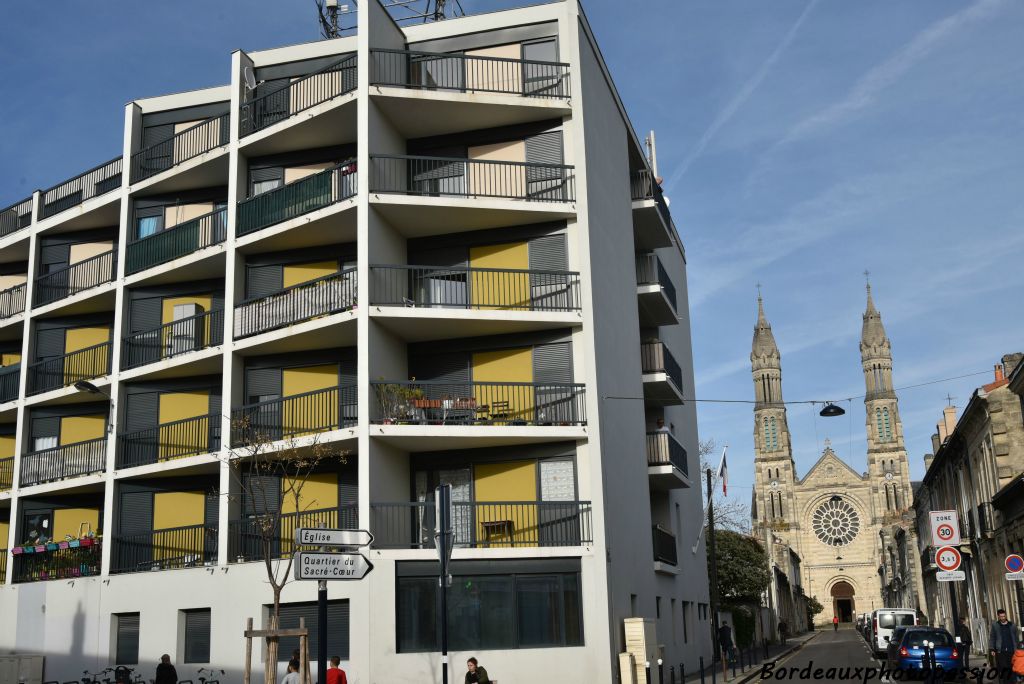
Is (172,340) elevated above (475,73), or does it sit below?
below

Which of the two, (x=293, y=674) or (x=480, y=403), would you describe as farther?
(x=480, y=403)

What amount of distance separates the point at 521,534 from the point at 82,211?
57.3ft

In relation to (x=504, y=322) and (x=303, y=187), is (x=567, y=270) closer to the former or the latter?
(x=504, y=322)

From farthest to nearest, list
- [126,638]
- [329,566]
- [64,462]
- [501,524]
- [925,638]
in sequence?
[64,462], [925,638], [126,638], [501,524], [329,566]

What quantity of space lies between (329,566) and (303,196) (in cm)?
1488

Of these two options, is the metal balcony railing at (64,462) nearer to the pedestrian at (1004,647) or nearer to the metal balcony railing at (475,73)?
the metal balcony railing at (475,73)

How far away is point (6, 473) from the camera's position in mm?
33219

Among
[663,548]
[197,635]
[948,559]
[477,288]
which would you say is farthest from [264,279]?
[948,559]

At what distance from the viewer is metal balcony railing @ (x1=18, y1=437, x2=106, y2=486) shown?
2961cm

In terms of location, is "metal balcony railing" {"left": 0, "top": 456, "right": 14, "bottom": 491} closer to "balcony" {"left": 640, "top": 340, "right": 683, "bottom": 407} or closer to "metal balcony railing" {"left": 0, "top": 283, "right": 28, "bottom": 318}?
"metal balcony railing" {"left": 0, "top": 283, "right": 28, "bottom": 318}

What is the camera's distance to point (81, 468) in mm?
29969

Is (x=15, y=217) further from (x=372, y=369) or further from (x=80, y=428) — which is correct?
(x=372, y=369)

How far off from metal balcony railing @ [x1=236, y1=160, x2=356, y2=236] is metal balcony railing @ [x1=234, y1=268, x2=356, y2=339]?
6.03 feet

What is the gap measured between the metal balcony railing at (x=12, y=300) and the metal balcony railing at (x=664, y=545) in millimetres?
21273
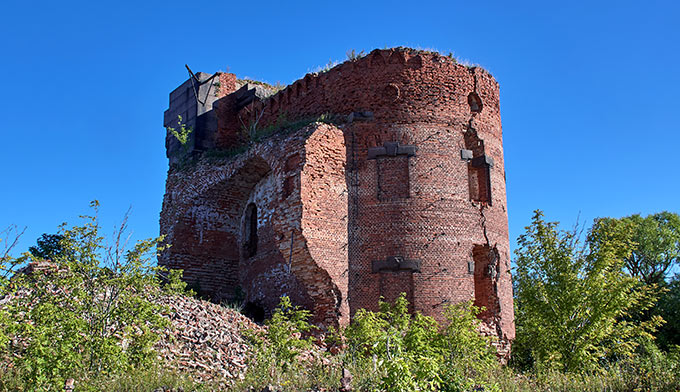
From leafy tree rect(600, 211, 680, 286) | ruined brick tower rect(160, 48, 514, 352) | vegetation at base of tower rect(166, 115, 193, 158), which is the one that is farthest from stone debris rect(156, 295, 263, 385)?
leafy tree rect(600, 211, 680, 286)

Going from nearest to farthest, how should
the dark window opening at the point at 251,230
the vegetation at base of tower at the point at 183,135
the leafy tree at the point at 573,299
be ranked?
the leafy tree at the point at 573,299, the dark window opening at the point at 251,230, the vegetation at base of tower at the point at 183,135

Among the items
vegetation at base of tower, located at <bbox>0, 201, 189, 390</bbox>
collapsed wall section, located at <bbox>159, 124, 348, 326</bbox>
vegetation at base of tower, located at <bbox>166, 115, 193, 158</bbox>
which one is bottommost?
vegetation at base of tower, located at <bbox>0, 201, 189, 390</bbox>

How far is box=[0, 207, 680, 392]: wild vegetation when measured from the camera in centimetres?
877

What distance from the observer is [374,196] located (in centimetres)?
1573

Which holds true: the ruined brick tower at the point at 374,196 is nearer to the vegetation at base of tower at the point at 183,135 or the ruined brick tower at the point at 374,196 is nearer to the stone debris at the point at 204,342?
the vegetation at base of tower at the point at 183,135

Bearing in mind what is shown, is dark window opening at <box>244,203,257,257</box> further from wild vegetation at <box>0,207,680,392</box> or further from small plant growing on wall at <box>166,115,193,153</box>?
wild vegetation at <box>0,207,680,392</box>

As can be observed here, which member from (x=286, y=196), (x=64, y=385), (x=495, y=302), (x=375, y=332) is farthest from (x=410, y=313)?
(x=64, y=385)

▶ **TASK OBJECTIVE**: Reproduce all of the material above word for word, leaving out the pictures.

▶ **COMPLETED TASK**:
Is (172,340) elevated above (475,73), or does it sit below?
below

Which of the two, (x=293, y=674) or (x=480, y=403), would you describe as farther?
(x=480, y=403)

What amount of distance separates the point at 521,534 from the point at 82,211?
57.3ft

In relation to (x=504, y=322) and (x=303, y=187), is (x=567, y=270) closer to the former or the latter?
(x=504, y=322)

From farthest to nearest, list
- [126,638]
- [329,566]
- [64,462]
- [501,524]
- [925,638]
in sequence?
[64,462], [925,638], [126,638], [501,524], [329,566]

What quantity of space lies between (329,566) and (303,196) (in cm)?
1488

Of these two options, is the metal balcony railing at (64,462) nearer to the pedestrian at (1004,647) or nearer to the metal balcony railing at (475,73)?
the metal balcony railing at (475,73)

How far away is point (6, 473) from the camera's position in mm?
33219

Among
[663,548]
[197,635]
[948,559]
[477,288]
which would you say is farthest from [264,279]?
[948,559]

At what distance from the viewer is metal balcony railing @ (x1=18, y1=437, x2=106, y2=486) shown?
2961cm

In terms of location, is "metal balcony railing" {"left": 0, "top": 456, "right": 14, "bottom": 491} closer to "balcony" {"left": 640, "top": 340, "right": 683, "bottom": 407} or closer to "metal balcony railing" {"left": 0, "top": 283, "right": 28, "bottom": 318}?
"metal balcony railing" {"left": 0, "top": 283, "right": 28, "bottom": 318}

What is the camera's distance to point (81, 468) in mm?
29969

Is (x=15, y=217) further from (x=372, y=369) or further from (x=80, y=428) — which is correct?
(x=372, y=369)

How far off from metal balcony railing @ [x1=236, y1=160, x2=356, y2=236] is metal balcony railing @ [x1=234, y1=268, x2=356, y2=339]?
6.03 feet

What is the gap measured between the metal balcony railing at (x=12, y=300) and the metal balcony railing at (x=664, y=545) in millimetres?
21273
From leafy tree rect(600, 211, 680, 286) | ruined brick tower rect(160, 48, 514, 352) | vegetation at base of tower rect(166, 115, 193, 158), which is the one that is farthest from stone debris rect(156, 295, 263, 385)?
leafy tree rect(600, 211, 680, 286)

Going from nearest to farthest, how should
the dark window opening at the point at 251,230
the vegetation at base of tower at the point at 183,135
the leafy tree at the point at 573,299
be ranked?
the leafy tree at the point at 573,299, the dark window opening at the point at 251,230, the vegetation at base of tower at the point at 183,135

Among the items
vegetation at base of tower, located at <bbox>0, 201, 189, 390</bbox>
collapsed wall section, located at <bbox>159, 124, 348, 326</bbox>
vegetation at base of tower, located at <bbox>166, 115, 193, 158</bbox>
which one is bottommost?
vegetation at base of tower, located at <bbox>0, 201, 189, 390</bbox>

How far is box=[0, 207, 680, 392]: wild vegetation when measured from the camera in centimetres?
877

What distance from the observer is [374,196] located (in centimetres)?
1573

Which holds true: the ruined brick tower at the point at 374,196 is nearer to the vegetation at base of tower at the point at 183,135 or the ruined brick tower at the point at 374,196 is nearer to the stone debris at the point at 204,342?
the vegetation at base of tower at the point at 183,135

Bearing in mind what is shown, is dark window opening at <box>244,203,257,257</box> further from wild vegetation at <box>0,207,680,392</box> or further from small plant growing on wall at <box>166,115,193,153</box>?
wild vegetation at <box>0,207,680,392</box>

As can be observed here, which member from (x=286, y=196), (x=64, y=385), (x=495, y=302), (x=375, y=332) is farthest from (x=410, y=313)?
(x=64, y=385)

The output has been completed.